Computational Biology Institute, Milken Institute School of Public Health, The George Washington University, Washington, DC 20052, USA.
Department of Biostatistics and Bioinformatics, Milken Institute School of Public Health, The George Washington University, Washington, DC 20052, USA.
Viruses. 2020 Jul 14;12(7):758. doi: 10.3390/v12070758.
Next-generation sequencing (NGS) offers a powerful opportunity to identify low-abundance, intra-host viral sequence variants, yet the focus of many bioinformatic tools on consensus sequence construction has precluded a thorough analysis of intra-host diversity. To take full advantage of the resolution of NGS data, we developed HAplotype PHylodynamics PIPEline (HAPHPIPE), an open-source tool for the de novo and reference-based assembly of viral NGS data, with both consensus sequence assembly and a focus on the quantification of intra-host variation through haplotype reconstruction. We validate and compare the consensus sequence assembly methods of HAPHPIPE to those of two alternative software packages, HyDRA and Geneious, using simulated HIV and empirical HIV, HCV, and SARS-CoV-2 datasets. Our validation methods included read mapping, genetic distance, and genetic diversity metrics.

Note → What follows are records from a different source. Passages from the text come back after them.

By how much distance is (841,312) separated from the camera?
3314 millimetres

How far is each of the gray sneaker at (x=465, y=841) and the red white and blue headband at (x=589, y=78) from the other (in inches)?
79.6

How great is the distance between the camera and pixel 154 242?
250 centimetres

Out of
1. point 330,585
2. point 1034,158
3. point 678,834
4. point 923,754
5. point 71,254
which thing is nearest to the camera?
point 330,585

In simulated NGS data, HAPHPIPE generated consensus sequences significantly closer to the true consensus sequence than those produced by HyDRA and Geneious and performed comparably to Geneious for HIV sequences. Furthermore, using empirical data from multiple viruses, we demonstrate that HAPHPIPE can analyze larger sequence datasets due to its greater computational speed. Therefore, we contend that HAPHPIPE provides a more user-friendly platform for users with and without bioinformatics experience to implement current best practices for viral NGS assembly than other currently available options.

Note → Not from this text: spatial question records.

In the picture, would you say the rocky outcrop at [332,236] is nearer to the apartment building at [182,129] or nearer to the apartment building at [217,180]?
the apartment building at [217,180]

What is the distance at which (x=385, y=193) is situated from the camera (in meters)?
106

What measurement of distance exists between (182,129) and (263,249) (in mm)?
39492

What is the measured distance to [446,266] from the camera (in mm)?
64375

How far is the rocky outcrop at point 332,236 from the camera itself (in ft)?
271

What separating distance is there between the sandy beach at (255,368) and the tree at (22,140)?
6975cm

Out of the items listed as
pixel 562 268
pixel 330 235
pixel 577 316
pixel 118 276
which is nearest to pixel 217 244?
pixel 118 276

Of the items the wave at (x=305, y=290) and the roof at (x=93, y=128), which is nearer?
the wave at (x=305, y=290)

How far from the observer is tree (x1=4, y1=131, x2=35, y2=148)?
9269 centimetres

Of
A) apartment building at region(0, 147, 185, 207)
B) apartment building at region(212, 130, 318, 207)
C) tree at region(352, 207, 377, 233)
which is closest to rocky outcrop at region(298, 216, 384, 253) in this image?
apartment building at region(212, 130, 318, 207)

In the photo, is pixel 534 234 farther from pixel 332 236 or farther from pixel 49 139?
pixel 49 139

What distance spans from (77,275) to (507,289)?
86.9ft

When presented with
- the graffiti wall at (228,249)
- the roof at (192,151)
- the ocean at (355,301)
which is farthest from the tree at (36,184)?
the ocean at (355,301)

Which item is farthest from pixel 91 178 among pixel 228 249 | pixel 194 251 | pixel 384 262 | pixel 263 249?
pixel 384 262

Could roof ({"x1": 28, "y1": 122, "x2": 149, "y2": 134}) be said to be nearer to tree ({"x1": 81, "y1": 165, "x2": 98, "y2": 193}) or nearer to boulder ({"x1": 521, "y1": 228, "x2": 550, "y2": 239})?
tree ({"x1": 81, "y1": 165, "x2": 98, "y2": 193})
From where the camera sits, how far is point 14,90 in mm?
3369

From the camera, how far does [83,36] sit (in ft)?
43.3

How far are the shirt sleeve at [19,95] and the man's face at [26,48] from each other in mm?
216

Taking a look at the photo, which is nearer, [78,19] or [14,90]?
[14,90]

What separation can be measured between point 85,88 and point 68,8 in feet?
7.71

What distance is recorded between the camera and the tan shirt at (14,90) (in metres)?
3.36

下一代测序(NGS)提供了一个强大的机会来识别低丰度的宿主内病毒序列变异体,但许多生物信息学工具的重点是构建共识序列,这使得对宿主内多样性的全面分析受到阻碍。为了充分利用 NGS 数据的分辨率,我们开发了 HAplotype PHylodynamics PIPEline(HAPHPIPE),这是一种用于病毒 NGS 数据的从头和基于参考的组装的开源工具,同时进行共识序列组装,并通过单倍型重建重点关注宿主内变异的定量分析。我们使用模拟的 HIV 以及真实的 HIV、HCV 和 SARS-CoV-2 数据集,验证并比较了 HAPHPIPE 的共识序列组装方法与两种替代软件包 HyDRA 和 Geneious 的方法。我们的验证方法包括读取映射、遗传距离和遗传多样性指标。在模拟的 NGS 数据中,HAPHPIPE 生成的共识序列比 HyDRA 和 Geneious 生成的共识序列更接近真实的共识序列,并且在 HIV 序列方面与 Geneious 的性能相当。此外,我们使用来自多种病毒的真实数据证明,HAPHPIPE 可以分析更大的序列数据集,因为它的计算速度更快。因此,我们认为 HAPHPIPE 为有和没有生物信息学经验的用户提供了一个更用户友好的平台,用于实施当前病毒 NGS 组装的最佳实践,优于其他当前可用的选择。